His current works are being displayed as part of an exhibition called Man &The Skull. “This was a poem I wrote in 2008 when doing my bachelor’s degree in Chitrakala Parishath. I tried to venture into photography and post-modern art, but it wasn’t meant for me. At that point, I wanted to perform my poem in front of people in an open space. I was thinking of a playful version of a man and a skeleton having a conversation through gestures,” explains Clyde.

Clyde confesses that he was a bit of a lost soul when it came to finding a ground in the field of art. “After being lost for a year, I ended up doing my masters in art history from Shanthinekitan.”

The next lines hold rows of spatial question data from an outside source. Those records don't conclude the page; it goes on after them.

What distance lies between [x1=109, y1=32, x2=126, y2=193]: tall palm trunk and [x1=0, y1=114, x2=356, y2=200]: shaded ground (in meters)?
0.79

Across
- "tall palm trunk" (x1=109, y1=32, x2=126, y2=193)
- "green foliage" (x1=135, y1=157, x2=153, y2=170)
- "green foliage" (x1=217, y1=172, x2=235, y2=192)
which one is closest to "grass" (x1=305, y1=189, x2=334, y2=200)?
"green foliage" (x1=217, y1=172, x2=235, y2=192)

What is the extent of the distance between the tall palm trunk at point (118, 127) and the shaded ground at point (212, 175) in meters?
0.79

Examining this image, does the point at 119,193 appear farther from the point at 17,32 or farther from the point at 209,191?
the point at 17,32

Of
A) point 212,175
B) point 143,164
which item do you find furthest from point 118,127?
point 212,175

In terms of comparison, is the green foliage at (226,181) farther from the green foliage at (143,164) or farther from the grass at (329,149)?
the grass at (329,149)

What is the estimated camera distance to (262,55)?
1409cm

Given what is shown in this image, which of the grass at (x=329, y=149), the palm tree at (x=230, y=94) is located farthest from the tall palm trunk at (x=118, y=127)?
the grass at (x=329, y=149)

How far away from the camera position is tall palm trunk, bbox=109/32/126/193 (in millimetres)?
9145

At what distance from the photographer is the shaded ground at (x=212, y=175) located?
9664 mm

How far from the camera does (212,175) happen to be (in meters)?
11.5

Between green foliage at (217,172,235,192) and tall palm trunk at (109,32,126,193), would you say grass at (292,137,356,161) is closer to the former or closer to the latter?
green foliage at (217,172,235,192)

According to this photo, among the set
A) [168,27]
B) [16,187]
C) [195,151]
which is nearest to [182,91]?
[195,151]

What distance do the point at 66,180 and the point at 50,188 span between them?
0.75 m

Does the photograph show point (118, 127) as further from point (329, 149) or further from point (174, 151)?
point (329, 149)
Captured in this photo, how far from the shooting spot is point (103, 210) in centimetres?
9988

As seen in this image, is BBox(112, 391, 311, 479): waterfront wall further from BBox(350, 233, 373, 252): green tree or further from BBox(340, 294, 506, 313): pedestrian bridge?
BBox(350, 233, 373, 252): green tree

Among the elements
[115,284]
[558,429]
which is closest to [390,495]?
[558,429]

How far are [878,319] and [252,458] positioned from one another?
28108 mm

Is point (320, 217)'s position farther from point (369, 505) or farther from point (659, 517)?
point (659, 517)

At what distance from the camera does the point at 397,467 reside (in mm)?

Post that, Clyde started doodling and drawing and used his doodles in a deeper context. “I decided to translate the poem into a visual narrative and started working on a graphic narrative in a comic book format. There is a lot to learn from this world, especially from the dead. My current works portray a conversation of ‘death’. Hope this is a haunting reminder of the past and a glorious future,” shares Clyde.

What changed the way Clyde looked at art was when he found out that his grandfather was a coffin maker. “My mom told me that my works reminded her of him. So, I tried to find my roots which helped me channelise my art. I started collecting the things that my grandpa had,” he says.

While many people asked Clyde to make beautiful sceneries instead of dark art, he persevered and stuck on to his ideas. “I like the dark — it gives me a feeling of thrill. Being a Roman Catholic, I studied the history of the church which also had a lot of darkness in it. I started reading Edgar Allan Poe and other authors who had written about darkness,” says the eccentric art maker, who looks upto Vincent Van Gogh, Pablo Picasso, Francisco de Goya and Edvard Munch.

After his tryst with darkness, what can we expect from him in the future? “I’m now doing my research on time. We have an old West Germany clock at home and for some reason I like the ticking of the clock. So now, I’m working with the parameters of time,” says Clyde. To get a glimpse of Man &The Skull, head to Alliance Francaise, where the exhibition is on till August 26.